A Moment-QSOS Hierarchy for a Class of Quaternion Polynomial Optimization Problems
Yanqing Liu, Jie Wang

TL;DR
This paper develops a hierarchy of semidefinite relaxations for quaternion polynomial optimization, improving scalability and tightness, with demonstrated efficiency on practical problems.
Contribution
It introduces a novel quaternion-specific SOS hierarchy with sparsity and basis strengthening techniques for better scalability and solution quality.
Findings
Provides bounds comparable to existing methods
Reduces computation time and memory usage
Effective on quaternion-based maximum margin and orientation synchronization problems
Abstract
This paper introduces a Moment-Quaternion-Sum-of-Squares (QSOS) hierarchy for solving a class of quaternion polynomial optimization problems.
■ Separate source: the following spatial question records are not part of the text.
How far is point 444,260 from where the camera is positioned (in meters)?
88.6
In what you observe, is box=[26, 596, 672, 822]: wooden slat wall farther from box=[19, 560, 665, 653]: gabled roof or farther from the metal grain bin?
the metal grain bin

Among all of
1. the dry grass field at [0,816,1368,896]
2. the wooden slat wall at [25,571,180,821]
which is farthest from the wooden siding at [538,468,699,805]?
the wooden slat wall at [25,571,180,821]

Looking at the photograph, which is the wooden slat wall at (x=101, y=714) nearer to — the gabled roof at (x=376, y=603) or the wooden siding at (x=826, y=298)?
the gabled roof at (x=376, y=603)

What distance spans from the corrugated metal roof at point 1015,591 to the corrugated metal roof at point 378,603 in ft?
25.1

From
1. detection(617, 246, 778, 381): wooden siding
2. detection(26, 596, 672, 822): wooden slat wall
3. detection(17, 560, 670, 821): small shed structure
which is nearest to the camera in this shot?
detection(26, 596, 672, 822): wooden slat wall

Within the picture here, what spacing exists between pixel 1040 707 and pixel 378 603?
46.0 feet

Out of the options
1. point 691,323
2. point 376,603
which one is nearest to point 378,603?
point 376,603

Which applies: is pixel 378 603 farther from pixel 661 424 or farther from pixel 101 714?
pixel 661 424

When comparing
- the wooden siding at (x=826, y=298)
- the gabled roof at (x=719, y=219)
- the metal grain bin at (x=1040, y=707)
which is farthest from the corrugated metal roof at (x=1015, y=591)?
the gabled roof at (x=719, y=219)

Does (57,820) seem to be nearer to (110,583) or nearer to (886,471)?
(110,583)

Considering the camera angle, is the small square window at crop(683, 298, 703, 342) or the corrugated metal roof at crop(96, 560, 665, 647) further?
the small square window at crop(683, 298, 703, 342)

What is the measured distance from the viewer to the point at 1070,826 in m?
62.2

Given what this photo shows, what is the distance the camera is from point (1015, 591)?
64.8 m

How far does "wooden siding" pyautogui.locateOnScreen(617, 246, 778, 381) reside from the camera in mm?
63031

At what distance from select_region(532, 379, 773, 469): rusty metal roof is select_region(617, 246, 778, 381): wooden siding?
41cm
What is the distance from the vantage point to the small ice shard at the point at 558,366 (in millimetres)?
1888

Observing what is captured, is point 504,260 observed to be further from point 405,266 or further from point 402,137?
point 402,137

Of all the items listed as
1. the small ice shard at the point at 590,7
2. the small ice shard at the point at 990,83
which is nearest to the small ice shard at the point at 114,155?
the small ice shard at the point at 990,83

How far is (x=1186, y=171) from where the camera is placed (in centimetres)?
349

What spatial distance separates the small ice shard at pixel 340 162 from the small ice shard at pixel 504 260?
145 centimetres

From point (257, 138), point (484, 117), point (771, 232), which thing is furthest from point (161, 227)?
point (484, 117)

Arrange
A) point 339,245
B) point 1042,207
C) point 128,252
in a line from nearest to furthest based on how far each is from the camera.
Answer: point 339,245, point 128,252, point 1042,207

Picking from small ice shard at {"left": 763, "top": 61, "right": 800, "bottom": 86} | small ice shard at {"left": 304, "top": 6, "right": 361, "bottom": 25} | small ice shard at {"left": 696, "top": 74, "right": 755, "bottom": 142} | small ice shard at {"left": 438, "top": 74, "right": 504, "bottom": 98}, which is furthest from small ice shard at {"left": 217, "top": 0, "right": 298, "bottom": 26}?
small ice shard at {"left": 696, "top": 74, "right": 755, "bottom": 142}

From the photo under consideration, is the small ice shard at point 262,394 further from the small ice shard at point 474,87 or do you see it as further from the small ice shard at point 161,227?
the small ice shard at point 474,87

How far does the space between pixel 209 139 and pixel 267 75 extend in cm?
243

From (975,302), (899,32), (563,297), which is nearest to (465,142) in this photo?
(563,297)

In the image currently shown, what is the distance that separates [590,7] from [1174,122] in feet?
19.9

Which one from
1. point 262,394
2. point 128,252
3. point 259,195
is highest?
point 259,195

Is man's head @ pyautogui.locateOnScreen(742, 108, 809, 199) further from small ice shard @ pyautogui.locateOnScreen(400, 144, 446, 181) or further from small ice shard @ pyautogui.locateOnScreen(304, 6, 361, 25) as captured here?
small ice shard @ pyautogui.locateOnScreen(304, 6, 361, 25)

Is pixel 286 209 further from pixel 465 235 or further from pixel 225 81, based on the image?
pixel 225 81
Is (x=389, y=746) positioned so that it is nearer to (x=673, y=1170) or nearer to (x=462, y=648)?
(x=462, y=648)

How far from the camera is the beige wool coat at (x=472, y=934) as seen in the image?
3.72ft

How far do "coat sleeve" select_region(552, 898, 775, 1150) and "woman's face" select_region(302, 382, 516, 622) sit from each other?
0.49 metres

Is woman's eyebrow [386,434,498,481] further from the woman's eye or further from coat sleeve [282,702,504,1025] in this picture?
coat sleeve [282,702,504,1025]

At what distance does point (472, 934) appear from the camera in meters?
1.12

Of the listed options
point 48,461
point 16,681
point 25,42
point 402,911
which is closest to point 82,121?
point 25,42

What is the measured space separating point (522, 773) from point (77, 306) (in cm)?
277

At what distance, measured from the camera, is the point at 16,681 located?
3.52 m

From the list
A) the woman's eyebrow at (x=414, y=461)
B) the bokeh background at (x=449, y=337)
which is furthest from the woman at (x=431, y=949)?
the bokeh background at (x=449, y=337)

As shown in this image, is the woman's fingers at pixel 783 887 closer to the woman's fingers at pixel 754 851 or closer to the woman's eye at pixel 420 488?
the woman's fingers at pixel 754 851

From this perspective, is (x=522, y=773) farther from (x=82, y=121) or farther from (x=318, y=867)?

This hierarchy is formulated directly in the quaternion domain and consists of a sequence of semidefinite programming (SDP) relaxations that provide monotonic lower bounds on the optimal value. To improve scalability, we incorporate correlative sparsity, which can significantly reduce the size of the resulting SDPs for large-scale sparse problems. Furthermore, we introduce a strengthened QSOS relaxation, which enhances the tightness of the standard relaxation by enlarging the monomial basis in a controlled manner. Our various Numerical experiments show that our approach provides comparable bounds to existing approaches, while significantly reducing computation time and memory usage. In particular, applications to the quaternion-based maximum…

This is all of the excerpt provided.